_Your instructions_: The answer must consist of each line below that contains the string "category".

_Information given_:

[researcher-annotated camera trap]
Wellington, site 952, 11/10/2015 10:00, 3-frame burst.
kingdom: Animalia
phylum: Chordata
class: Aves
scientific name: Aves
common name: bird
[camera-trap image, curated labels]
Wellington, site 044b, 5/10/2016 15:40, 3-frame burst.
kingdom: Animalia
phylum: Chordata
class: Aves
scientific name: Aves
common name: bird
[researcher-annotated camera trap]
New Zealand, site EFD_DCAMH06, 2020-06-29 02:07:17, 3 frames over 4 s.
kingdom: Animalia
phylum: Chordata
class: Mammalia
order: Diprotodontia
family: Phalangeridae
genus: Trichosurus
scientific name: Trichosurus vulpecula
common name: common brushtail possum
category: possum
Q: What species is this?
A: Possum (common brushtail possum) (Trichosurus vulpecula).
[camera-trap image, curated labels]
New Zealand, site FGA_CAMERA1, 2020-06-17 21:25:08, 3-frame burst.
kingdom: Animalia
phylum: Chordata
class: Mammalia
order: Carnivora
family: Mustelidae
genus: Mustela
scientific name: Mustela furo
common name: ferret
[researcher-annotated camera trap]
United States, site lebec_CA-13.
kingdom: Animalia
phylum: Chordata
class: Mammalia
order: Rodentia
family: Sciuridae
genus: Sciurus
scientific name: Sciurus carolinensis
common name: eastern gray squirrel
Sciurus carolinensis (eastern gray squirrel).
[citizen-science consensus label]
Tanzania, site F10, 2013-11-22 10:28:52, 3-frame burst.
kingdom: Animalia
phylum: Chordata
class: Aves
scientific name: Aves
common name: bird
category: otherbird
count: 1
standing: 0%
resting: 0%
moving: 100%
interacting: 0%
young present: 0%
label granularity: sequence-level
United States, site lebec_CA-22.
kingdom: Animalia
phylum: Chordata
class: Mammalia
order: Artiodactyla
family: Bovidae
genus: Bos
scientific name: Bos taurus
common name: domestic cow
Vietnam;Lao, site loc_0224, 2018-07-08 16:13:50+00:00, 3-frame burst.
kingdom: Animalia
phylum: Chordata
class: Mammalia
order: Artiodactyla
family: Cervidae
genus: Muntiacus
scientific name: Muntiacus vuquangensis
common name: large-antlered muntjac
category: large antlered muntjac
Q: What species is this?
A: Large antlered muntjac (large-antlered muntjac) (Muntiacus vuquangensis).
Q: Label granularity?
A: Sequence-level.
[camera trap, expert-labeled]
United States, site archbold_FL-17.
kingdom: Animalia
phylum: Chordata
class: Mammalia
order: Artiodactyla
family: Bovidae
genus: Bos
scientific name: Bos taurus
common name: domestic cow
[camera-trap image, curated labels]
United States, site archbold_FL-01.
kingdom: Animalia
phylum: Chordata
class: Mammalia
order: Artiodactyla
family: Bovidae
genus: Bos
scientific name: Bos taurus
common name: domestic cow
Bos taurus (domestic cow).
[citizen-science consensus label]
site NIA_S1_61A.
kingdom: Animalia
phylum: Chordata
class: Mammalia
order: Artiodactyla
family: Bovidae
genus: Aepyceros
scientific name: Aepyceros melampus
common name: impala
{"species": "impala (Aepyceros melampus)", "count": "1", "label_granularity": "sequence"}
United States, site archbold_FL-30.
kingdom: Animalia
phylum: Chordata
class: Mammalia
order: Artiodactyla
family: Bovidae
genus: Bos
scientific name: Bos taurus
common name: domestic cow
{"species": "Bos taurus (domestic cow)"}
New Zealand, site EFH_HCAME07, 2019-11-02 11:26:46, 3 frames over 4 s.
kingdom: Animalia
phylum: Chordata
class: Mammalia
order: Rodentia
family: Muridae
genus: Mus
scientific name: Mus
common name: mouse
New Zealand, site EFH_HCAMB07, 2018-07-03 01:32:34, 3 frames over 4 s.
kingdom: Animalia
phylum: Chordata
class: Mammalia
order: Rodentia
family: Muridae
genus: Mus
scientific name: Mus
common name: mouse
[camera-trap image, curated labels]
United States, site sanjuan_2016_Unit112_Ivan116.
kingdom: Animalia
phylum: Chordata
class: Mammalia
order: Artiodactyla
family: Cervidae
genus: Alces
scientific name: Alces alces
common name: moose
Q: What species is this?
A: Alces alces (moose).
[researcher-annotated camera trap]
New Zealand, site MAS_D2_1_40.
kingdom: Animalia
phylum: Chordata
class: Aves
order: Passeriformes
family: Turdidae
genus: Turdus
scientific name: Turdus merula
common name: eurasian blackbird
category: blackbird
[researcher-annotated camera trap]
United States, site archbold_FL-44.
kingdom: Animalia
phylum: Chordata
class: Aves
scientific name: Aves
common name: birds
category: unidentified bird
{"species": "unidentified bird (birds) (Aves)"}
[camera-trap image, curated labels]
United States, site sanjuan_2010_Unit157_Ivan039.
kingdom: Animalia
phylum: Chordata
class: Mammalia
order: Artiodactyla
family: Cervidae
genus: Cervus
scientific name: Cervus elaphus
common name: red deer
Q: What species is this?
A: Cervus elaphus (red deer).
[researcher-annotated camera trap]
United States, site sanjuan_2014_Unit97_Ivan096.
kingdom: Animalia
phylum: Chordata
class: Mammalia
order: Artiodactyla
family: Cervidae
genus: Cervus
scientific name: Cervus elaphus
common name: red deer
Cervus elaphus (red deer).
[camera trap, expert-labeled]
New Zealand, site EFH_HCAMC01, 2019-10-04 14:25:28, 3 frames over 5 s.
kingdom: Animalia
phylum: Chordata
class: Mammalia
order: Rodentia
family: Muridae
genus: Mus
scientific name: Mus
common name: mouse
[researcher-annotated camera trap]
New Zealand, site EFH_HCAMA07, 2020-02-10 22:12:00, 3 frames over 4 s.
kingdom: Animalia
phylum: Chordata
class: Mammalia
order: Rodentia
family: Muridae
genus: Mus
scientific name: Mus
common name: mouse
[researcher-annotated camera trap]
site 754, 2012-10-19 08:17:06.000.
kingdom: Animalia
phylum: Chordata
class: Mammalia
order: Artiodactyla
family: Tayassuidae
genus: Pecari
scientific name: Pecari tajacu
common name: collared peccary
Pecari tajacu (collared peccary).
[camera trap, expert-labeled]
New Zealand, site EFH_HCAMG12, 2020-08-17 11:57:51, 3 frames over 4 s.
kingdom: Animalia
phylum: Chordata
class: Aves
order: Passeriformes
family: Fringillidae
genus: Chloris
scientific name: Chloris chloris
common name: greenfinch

_Solved exercise_:
category: possum
category: otherbird
category: large antlered muntjac
category: blackbird
category: unidentified bird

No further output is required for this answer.